> [Stored data]
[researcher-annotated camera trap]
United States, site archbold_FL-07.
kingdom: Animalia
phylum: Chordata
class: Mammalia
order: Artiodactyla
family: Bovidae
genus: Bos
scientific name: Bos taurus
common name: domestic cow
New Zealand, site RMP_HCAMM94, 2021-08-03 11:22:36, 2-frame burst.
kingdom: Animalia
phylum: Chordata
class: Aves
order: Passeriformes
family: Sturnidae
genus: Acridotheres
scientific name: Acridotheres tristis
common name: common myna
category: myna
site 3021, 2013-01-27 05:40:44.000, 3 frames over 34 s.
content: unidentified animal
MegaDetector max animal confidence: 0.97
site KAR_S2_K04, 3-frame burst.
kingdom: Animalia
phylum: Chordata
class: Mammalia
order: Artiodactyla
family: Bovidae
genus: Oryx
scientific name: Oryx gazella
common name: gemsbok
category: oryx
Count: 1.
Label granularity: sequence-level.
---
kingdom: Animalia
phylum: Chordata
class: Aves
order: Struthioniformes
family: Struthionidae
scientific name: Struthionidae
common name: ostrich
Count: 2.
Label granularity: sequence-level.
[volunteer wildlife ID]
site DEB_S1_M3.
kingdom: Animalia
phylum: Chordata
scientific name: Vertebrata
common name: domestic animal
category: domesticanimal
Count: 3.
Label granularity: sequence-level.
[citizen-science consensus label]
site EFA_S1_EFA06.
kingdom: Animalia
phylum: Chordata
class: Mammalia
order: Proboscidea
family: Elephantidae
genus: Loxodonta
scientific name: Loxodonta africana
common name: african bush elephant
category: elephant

> [Your instructions]
Identify the lines in the entries above that contain "scientific", then copy them out.

> [Solution to the exercise]
scientific name: Bos taurus
scientific name: Acridotheres tristis
scientific name: Oryx gazella
scientific name: Struthionidae
scientific name: Vertebrata
scientific name: Loxodonta africana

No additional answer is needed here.